■ Problem to work on
Beginning with the line where "From pixel 97" appears, restate the lines word for word through the last one in the listing.

■ Stored data
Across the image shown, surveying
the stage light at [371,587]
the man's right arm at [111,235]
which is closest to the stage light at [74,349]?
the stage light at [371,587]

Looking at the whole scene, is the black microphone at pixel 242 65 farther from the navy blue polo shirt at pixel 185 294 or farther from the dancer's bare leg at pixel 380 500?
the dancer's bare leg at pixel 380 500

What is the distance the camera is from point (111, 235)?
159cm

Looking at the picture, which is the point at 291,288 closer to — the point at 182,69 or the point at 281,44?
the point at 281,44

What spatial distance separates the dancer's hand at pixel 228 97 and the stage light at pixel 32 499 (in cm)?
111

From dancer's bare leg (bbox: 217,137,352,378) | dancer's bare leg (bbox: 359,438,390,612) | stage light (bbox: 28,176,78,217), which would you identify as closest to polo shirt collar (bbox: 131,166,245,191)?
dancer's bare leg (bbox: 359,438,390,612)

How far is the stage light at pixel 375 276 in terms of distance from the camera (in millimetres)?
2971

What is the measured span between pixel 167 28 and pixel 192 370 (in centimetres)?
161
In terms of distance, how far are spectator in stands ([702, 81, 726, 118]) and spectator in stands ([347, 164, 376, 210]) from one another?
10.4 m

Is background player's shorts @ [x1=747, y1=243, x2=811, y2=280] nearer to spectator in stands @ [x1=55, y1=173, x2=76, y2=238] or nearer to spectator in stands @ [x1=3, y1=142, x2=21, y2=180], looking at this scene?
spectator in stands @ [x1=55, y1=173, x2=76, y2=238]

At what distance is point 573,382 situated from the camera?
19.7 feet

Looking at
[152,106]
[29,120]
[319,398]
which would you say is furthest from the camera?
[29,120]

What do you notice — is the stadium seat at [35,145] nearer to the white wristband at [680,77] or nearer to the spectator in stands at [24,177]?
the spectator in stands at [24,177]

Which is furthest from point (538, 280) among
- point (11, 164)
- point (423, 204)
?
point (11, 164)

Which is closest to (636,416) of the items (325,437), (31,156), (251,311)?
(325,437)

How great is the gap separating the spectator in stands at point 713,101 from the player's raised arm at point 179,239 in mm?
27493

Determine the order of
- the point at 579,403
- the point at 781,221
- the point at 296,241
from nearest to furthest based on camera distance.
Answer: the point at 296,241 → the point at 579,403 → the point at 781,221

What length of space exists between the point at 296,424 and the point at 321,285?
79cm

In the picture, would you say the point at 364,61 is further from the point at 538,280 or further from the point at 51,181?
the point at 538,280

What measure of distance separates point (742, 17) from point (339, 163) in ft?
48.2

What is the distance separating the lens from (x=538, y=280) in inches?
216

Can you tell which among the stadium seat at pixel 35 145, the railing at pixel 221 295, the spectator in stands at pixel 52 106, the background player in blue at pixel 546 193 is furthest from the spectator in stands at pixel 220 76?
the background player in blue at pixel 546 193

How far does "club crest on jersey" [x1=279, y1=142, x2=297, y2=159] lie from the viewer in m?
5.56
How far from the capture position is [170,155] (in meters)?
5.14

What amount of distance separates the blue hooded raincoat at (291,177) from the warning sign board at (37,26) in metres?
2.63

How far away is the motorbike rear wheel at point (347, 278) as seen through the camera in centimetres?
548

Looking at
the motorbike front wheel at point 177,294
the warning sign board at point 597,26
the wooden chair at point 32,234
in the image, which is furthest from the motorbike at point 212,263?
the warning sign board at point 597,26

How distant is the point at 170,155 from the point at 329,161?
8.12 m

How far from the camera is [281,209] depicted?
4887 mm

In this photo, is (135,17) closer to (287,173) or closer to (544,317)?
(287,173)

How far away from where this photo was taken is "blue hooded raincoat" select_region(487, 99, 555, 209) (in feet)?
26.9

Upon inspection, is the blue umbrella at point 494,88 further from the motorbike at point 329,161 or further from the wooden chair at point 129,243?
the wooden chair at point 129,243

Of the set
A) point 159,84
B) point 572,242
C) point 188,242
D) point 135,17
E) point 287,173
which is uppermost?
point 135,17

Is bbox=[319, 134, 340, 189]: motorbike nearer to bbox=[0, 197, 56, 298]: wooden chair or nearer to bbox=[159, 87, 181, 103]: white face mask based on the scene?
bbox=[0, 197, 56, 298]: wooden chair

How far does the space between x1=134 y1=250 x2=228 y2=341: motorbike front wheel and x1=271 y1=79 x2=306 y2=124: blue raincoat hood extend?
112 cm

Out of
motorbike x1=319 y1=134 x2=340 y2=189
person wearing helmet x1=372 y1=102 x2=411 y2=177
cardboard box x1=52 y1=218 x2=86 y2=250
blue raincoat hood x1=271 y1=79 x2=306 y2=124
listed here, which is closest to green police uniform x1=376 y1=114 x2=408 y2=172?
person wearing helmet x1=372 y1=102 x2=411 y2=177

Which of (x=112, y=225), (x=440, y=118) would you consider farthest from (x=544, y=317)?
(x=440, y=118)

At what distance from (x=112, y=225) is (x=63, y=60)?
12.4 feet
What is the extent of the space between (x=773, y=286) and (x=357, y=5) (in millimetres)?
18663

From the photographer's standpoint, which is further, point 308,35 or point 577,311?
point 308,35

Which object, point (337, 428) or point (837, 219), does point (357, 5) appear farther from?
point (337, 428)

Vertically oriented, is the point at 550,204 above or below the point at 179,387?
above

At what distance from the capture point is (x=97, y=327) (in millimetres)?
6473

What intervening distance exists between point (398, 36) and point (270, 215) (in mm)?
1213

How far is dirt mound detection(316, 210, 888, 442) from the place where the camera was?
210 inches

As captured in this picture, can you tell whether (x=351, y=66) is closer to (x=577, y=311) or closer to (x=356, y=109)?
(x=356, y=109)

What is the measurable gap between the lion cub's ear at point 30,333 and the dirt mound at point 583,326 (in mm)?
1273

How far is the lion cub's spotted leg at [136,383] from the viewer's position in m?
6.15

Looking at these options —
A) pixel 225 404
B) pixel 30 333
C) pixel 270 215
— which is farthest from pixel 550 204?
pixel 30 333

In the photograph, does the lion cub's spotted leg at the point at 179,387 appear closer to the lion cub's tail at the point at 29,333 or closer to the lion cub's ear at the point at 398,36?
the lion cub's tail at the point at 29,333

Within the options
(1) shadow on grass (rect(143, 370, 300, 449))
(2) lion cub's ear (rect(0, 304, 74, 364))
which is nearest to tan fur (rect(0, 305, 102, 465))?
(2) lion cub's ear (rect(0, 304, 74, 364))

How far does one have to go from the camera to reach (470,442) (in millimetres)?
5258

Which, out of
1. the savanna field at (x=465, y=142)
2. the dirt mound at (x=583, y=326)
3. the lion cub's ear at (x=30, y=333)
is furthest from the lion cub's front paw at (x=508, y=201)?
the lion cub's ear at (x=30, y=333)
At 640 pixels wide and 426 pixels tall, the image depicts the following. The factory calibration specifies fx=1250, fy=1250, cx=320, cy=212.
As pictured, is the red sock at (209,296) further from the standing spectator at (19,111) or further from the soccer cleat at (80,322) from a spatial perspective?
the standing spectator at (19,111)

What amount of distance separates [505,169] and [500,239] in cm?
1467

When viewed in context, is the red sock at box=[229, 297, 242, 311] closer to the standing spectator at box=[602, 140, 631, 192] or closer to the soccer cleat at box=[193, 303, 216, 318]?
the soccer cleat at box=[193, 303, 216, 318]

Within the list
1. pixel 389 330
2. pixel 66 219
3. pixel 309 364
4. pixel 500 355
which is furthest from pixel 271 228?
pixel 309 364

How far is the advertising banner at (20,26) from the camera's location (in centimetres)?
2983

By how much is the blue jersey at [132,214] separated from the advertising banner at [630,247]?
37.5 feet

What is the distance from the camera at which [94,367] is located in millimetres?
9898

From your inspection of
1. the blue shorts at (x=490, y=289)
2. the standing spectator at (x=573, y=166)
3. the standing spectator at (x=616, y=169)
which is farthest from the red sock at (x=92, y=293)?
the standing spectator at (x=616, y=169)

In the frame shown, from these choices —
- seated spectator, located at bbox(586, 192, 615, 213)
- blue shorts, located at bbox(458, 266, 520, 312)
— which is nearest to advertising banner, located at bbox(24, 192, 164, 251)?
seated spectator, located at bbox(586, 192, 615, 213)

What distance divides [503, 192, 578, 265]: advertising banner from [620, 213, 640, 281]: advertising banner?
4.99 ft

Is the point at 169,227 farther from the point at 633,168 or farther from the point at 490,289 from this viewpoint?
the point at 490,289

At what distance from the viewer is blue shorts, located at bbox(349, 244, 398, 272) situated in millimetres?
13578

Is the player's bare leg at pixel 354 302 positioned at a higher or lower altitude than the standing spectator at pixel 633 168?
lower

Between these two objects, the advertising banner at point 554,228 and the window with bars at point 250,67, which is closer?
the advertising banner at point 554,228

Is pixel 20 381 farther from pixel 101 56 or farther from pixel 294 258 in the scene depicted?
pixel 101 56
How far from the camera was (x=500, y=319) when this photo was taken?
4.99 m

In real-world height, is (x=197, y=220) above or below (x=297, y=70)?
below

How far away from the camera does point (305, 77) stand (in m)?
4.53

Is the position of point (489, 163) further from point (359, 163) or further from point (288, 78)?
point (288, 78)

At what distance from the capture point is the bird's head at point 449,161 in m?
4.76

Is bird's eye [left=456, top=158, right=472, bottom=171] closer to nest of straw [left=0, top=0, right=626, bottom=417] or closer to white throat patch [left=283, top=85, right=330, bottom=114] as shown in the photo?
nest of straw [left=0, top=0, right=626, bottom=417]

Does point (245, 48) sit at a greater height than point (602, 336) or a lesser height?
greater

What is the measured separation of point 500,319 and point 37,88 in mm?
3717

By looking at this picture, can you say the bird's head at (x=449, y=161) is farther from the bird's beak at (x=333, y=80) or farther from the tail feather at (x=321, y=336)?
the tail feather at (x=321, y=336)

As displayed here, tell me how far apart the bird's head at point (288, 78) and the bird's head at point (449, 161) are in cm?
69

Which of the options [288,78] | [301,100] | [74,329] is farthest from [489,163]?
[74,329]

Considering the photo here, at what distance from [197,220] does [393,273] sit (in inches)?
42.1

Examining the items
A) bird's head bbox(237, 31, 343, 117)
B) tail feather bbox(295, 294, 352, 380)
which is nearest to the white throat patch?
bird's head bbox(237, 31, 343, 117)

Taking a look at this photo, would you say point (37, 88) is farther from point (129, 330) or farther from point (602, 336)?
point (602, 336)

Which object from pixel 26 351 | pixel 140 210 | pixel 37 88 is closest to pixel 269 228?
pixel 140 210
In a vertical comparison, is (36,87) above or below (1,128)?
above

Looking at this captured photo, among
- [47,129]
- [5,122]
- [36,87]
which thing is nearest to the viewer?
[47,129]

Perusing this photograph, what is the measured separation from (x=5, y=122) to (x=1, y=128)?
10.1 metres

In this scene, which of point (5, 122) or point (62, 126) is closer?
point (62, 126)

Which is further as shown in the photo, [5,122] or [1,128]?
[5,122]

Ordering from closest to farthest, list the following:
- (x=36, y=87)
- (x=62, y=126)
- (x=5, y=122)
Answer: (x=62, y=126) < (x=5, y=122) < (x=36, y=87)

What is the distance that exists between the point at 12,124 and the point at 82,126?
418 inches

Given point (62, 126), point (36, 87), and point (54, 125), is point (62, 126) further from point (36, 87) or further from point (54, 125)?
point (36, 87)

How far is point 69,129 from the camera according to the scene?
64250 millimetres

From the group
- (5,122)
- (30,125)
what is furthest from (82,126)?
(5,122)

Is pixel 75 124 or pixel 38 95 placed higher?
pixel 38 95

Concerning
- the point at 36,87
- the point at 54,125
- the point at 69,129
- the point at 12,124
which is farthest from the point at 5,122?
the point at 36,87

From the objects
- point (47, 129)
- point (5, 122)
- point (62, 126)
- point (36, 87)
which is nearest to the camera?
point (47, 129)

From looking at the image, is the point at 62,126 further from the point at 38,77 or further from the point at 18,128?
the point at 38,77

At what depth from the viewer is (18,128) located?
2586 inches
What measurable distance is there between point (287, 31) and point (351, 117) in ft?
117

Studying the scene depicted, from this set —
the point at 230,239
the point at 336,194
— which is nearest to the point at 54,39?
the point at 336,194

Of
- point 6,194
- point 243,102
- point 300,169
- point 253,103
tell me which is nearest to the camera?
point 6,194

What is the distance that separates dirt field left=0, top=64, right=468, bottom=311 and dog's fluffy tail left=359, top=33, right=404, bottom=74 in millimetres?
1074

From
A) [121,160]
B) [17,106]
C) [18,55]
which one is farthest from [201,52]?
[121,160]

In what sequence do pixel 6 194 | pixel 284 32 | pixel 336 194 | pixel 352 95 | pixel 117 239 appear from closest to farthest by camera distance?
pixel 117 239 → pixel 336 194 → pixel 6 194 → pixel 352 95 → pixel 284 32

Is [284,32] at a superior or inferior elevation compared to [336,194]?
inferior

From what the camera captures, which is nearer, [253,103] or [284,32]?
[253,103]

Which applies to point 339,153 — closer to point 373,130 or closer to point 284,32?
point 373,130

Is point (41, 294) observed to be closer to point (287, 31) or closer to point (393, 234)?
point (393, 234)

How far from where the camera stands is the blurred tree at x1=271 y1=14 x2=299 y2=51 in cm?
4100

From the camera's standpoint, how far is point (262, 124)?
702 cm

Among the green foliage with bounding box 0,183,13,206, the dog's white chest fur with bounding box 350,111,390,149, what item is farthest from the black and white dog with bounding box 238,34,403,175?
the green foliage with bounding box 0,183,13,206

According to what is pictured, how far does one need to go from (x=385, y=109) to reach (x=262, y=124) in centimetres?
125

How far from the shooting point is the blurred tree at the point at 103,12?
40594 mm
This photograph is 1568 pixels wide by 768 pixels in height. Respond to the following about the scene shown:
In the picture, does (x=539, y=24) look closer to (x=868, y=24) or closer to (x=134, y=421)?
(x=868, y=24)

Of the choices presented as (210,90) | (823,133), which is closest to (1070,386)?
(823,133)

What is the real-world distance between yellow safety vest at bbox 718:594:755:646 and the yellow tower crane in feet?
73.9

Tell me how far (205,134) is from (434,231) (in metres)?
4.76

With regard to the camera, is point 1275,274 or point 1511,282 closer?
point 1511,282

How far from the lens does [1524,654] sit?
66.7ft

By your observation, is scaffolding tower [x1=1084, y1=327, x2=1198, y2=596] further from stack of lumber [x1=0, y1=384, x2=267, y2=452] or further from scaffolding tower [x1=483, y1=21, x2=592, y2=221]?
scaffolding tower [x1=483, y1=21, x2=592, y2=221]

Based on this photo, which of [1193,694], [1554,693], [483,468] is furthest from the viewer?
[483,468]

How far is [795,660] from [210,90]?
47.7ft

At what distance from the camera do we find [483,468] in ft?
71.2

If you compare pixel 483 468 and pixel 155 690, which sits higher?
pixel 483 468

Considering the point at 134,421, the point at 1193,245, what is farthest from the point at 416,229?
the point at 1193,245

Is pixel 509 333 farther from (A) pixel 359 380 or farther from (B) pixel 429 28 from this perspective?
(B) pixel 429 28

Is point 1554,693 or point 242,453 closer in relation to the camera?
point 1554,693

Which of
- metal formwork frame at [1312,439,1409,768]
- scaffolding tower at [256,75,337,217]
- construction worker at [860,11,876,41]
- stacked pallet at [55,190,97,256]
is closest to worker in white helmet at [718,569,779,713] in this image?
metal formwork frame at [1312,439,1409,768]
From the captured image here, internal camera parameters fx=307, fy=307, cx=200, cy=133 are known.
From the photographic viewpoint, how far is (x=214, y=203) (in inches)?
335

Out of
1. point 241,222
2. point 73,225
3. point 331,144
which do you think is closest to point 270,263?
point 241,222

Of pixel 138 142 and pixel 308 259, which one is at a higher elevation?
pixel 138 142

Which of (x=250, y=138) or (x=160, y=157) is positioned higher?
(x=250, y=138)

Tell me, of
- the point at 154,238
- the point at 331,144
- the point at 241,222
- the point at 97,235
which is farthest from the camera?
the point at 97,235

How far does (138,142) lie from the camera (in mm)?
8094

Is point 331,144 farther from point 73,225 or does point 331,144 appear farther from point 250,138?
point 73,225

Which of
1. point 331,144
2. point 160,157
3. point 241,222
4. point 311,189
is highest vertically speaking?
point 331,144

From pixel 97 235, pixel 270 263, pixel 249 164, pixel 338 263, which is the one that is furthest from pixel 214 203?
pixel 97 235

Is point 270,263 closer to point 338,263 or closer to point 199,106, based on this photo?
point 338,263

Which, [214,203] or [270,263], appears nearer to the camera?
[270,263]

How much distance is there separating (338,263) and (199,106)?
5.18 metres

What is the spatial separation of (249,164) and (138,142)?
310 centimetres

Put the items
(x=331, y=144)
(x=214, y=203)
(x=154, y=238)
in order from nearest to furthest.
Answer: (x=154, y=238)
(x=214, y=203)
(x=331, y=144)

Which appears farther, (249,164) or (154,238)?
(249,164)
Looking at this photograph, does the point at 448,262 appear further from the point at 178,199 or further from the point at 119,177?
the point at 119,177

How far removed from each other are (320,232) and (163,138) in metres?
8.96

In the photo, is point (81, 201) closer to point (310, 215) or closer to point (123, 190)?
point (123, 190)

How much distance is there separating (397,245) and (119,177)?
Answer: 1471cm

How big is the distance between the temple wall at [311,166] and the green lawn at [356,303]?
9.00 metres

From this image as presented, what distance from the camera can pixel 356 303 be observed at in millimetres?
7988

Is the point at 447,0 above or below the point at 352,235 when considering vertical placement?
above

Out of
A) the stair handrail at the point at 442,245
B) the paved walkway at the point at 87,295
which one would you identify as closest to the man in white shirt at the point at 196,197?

■ Solution for this exercise
From pixel 97 235, pixel 270 263, pixel 249 164, pixel 338 263, which is the one that is furthest from pixel 214 203?
pixel 97 235

Is point 270,263 closer to point 338,263 or closer to point 199,106, based on this photo?
point 338,263

Which, [214,203] or [270,263], appears nearer to the camera?
[270,263]

How much distance is there separating (338,263) and (199,106)?
5.18 metres

What is the spatial separation of (249,164) and (138,142)?
310 centimetres

Put the items
(x=331, y=144)
(x=214, y=203)
(x=154, y=238)
in order from nearest to furthest.
Answer: (x=154, y=238)
(x=214, y=203)
(x=331, y=144)

Which appears farther, (249,164) or (154,238)?
(249,164)
Looking at this photograph, does the point at 448,262 appear further from the point at 178,199 or further from the point at 119,177?
the point at 119,177

How far removed from each other are (320,232) and (163,138) in metres?
8.96

In the photo, is point (81, 201) closer to point (310, 215) or closer to point (123, 190)?
point (123, 190)

How much distance is there separating (397,245) and (119,177)?
Answer: 1471cm

How big is the distance between the temple wall at [311,166] and the green lawn at [356,303]?
9.00 metres

From this image as presented, what distance from the camera can pixel 356 303 be observed at in millimetres?
7988

Is the point at 447,0 above or below the point at 352,235 when considering vertical placement?
above

Out of
A) the stair handrail at the point at 442,245
B) the paved walkway at the point at 87,295
which one would you identify as closest to the man in white shirt at the point at 196,197?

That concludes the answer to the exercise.